Factors influencing the degradation of archival formalin-fixed paraffin-embedded tissue sections

Abstract

The loss of antigenicity in archival formalin-fixed paraffin-embedded (FFPE) tissue sections negatively affects both diagnostic histopathology and advanced molecular studies. The mechanisms underlying antigenicity loss in FFPE tissues remain unclear. The authors hypothesize that water is a crucial contributor to protein degradation and decrement of immunoreactivity in FFPE tissues. To test their hypothesis, they examined fixation time, processing time, and humidity of storage environment on protein integrity and antigenicity by immunohistochemistry, Western blotting, and protein extraction. This study revealed that inadequate tissue processing, resulting in retention of endogenous water in tissue sections, results in antigen degradation. Exposure to high humidity during storage results in significant protein degradation and reduced immunoreactivity, and the effects of storage humidity are temperature dependent. Slides stored under vacuum with desiccant do not protect against the effects of residual water from inadequate tissue processing. These results support that the presence of water, both endogenously and exogenously, plays a central role in antigenicity loss. Optimal tissue processing is essential. The parameters of optimal storage of unstained slides remain to be defined, as they are directly affected by preanalytic variables. Nevertheless, minimization of exposure to water is required for antigen preservation in FFPE tissue sections.

Figure 1.

Immunohistochemical analysis of AQP1 expression according to fixation time and tissue processing time. We stained tissue sections of mouse kidney formalin-fixed paraffin-embedded (FFPE) tissue after a 12- or 24-hr fixation period, as well as tested 4-hr or 8-hr tissue processing time after a 0-week (a) and 2-week (b) storage room temperature. All photomicrographs ×250.

Figure 2.

Immunohistochemical analysis of AQP1 expression in formalin-fixed paraffin-embedded (FFPE) tissue sections of mouse kidney under different storage conditions for 3 months. (a) RT-Vac + Drierite, (b) RT-HC, (c) 4C-Vac + Drierite, (d) 4C–HC, (e) 30C-Vac + Drierite, (f) 30C–HC, (g) 37C-Vac + Drierite, (h) 37C–HC. All photomicrographs ×200. HC, humidity chamber; RT, room temperature; Vac, vacuum packed.

Figure 3.

Assessments of protein profiles according to storage conditions.
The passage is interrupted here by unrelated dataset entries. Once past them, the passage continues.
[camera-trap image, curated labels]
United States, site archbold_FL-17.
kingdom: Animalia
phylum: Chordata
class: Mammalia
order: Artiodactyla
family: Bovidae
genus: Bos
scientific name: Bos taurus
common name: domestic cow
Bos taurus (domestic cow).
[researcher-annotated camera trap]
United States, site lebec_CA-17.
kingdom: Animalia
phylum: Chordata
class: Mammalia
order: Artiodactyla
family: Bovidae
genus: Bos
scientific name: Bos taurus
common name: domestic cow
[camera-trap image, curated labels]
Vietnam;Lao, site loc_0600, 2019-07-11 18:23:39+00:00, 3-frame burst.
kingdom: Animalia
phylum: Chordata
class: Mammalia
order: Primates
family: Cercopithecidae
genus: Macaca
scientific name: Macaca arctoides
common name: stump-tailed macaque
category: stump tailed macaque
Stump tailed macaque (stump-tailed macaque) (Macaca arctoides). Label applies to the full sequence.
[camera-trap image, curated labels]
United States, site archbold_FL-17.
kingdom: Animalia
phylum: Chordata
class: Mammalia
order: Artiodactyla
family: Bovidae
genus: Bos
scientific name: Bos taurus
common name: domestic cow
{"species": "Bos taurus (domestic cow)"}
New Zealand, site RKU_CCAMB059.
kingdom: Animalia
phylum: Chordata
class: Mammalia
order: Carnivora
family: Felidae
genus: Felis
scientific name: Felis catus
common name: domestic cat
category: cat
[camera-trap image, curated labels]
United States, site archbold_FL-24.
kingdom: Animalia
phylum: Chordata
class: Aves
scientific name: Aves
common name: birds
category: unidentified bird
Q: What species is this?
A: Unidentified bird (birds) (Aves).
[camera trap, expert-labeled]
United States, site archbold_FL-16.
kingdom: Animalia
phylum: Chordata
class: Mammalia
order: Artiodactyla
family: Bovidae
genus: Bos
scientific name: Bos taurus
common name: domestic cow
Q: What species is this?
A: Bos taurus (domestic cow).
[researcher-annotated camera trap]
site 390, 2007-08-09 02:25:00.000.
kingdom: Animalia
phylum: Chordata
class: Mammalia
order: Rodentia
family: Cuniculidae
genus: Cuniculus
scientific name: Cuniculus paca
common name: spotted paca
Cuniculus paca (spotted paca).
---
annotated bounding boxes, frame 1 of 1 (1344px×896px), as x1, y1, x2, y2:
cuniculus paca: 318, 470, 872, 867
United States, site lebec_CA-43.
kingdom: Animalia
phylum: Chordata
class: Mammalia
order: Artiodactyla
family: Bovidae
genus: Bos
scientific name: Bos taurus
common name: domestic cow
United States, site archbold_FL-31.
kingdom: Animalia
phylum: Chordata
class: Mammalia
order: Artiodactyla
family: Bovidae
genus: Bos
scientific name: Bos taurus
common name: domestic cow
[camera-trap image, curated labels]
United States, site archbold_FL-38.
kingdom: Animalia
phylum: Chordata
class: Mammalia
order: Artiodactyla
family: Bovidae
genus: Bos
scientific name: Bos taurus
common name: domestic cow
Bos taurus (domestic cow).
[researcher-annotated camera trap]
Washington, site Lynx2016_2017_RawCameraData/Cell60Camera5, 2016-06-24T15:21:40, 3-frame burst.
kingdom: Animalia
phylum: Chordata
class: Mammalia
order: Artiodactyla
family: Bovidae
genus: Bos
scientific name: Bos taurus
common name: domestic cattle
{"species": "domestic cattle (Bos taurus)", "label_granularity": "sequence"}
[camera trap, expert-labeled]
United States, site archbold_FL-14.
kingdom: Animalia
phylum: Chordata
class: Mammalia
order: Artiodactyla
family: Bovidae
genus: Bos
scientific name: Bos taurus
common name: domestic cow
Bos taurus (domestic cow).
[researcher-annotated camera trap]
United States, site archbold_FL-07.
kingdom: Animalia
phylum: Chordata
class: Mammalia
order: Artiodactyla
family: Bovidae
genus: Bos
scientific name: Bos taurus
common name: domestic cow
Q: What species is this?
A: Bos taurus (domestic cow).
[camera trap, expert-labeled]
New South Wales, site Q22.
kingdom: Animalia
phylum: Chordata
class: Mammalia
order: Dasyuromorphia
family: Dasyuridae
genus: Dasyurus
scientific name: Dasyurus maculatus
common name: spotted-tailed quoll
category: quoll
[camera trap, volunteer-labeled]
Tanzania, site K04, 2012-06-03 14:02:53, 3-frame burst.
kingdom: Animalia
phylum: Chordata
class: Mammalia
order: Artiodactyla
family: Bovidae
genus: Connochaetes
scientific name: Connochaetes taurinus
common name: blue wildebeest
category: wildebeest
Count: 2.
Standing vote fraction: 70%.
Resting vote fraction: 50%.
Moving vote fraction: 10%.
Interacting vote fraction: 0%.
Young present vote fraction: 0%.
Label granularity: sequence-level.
Protein quality was analyzed on the Agilent 2100 bioanalyzer, using 1 µg of denatured total protein extracted from mouse kidney formalin-fixed paraffin-embedded tissue sections under different storage conditions. Representative data are presented as an eletropherogram, in which the first peak on the left is a protein marker.

Figure 4.

Assessment of protein immunoreactivity to glyceraldehyde-3-phosphate dehydrogenase (GAPDH) by Western blotting. (a) Western Blot by anti-GAPDH antibody. Lane 1, RT-Vac + Drierite; lane 2, RT-HC; lane 3, 4C-Vac + Drierite; lane 4, 4C–HC; lane 5, 30C-Vac + Drierite; lane 6, 30C–HC; lane 7, 37C-Vac + Drierite; lane 8, 37C–HC. (b) Quantitative analysis of Western blot (ImageQuant Program version 5.2, Piscataway, NJ). HC, humidity chamber; RT, room temperature; Vac, vacuum packed.

Figure 5.

Assessment of protein immunoreactivity to glyceraldehyde-3-phosphate dehydrogenase (GAPDH) in formalin-fixed, paraffin-embedded tissue sections under different storage conditions for 3 months by a novel protein array platform. The expressional values are represented as box graphs as follows: vacuum + Drierite (a), humidity chamber (b), and merged (c). Values shown are mean ± SE.